Note that the plot above has a lot of “whitespace” due to the margins. We can adjust this using the par() function.

# tweak the margins to cut some whitespace
par( mar = c( 0.1,0.1,0.1,0.1 ) )

# now execute the plot
gplot( PI_net, 
       arrowhead.cex=0.5,
       vertex.cex = rescale( PI_net %v% "Age", 0.5, 1.5 ) )

That looks better. Let’s drop the isolates (using the displayisolates = FALSE argument) to help with the visualization.

par( mar = c( 0.1,0.1,0.1,0.1 ) )

gplot( PI_net,
       displayisolates = FALSE,
       arrowhead.cex=0.5,
       vertex.cex = rescale( PI_net %v% "Age", 0.5, 1.5 ) )

How about we color the edges based on whether there was a information network tie.

par( mar = c( 0.1,0.1,0.1,0.1 ) )

gplot( PI_net,
       edge.col = PI_net %e% "info" + 1,
       displayisolates = FALSE,
       arrowhead.cex=0.5,
       vertex.cex = rescale( PI_net %v% "Age", 0.5, 1.5 ) )

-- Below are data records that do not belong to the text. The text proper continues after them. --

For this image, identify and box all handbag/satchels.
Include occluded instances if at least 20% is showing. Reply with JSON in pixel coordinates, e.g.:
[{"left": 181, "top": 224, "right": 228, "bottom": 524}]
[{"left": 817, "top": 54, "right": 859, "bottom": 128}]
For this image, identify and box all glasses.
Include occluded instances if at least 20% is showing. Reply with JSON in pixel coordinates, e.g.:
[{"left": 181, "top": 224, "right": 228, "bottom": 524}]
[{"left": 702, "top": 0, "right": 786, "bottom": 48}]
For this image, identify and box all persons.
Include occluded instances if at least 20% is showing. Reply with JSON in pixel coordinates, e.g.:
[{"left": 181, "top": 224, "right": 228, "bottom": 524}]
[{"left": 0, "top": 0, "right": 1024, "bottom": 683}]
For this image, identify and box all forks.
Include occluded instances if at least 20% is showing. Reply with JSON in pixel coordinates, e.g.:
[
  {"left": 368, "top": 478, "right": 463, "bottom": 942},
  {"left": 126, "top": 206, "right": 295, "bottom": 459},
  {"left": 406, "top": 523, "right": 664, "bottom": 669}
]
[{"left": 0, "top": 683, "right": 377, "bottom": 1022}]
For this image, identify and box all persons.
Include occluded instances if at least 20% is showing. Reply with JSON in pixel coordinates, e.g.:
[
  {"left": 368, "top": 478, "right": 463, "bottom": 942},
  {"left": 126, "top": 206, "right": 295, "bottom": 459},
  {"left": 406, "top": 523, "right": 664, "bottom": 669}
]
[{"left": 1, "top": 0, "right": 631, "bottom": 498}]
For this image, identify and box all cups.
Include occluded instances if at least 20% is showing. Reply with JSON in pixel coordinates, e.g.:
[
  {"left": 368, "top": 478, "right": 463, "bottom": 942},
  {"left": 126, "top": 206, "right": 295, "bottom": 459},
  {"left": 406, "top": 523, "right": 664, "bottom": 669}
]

As we build layers, we can get a fairly useful graphic that tells us a lot of information:

par( mar = c( 5,0.1,3,0.1 ) )

gplot( PI_net,
       main="PINS Power/Influence Network", # add a title
       vertex.col = PI_net %e% "Race", # color the nodes by the Race variable
       edge.col = PI_net %e% "info" + 2, # color the edges by the information network attribute
       displayisolates = FALSE, # don't display the isolated cases
       arrowhead.cex=0.5, # augment the size of the arrowheads
       vertex.cex = rescale( PI_net %v% "Age", 0.5, 1.5 ), # size the nodes by the Age variable
       sub="Nodes colored by Race, \n edges colored by Info net \n nodes sized by Age" # add a subtitle
       )


Test Your Knowledge Exercises

  • Using the Moreno dataset, compare the circle layout and the Fruchterman-Reingold layout. Which layout better adheres to the aesthetic principles discussed above? Why?
  • Modify the Moreno visualization to color nodes by gender. How does this addition change your interpretation of the network structure?
  • When plotting an undirected network, why might gplot() still display arrows? How can this be resolved?
  • Experiment with adding labels to a network plot. What are some ways to customize label appearance? Why might label size or color be important?
  • Use the rescale() function to adjust node sizes based on a vertex attribute. Try some different values. How do the different values influence your understanding of the network?
  • Explain why saving node coordinates using the coord= argument can be useful. Demonstrate how to save and reuse coordinates in a network plot.
  • Describe the concept of layering in network visualization. Create a plot that layers at least three attributes (e.g., node size, color, edge attributes).
  • Compare a basic network plot of the PINS dataset with one that incorporates multiple attributes. What additional insights does the more detailed visualization provide?

Tutorial Summary

There is nothing like a beautiful network visualization that conveys lots of information and is aesthetically pleasing. Now you know how to get there! As you have seen, there is a ton of flexibility. I would encourage you to spend some time tinkering with the various arguments for the gplot() function to get a feel for what it can do.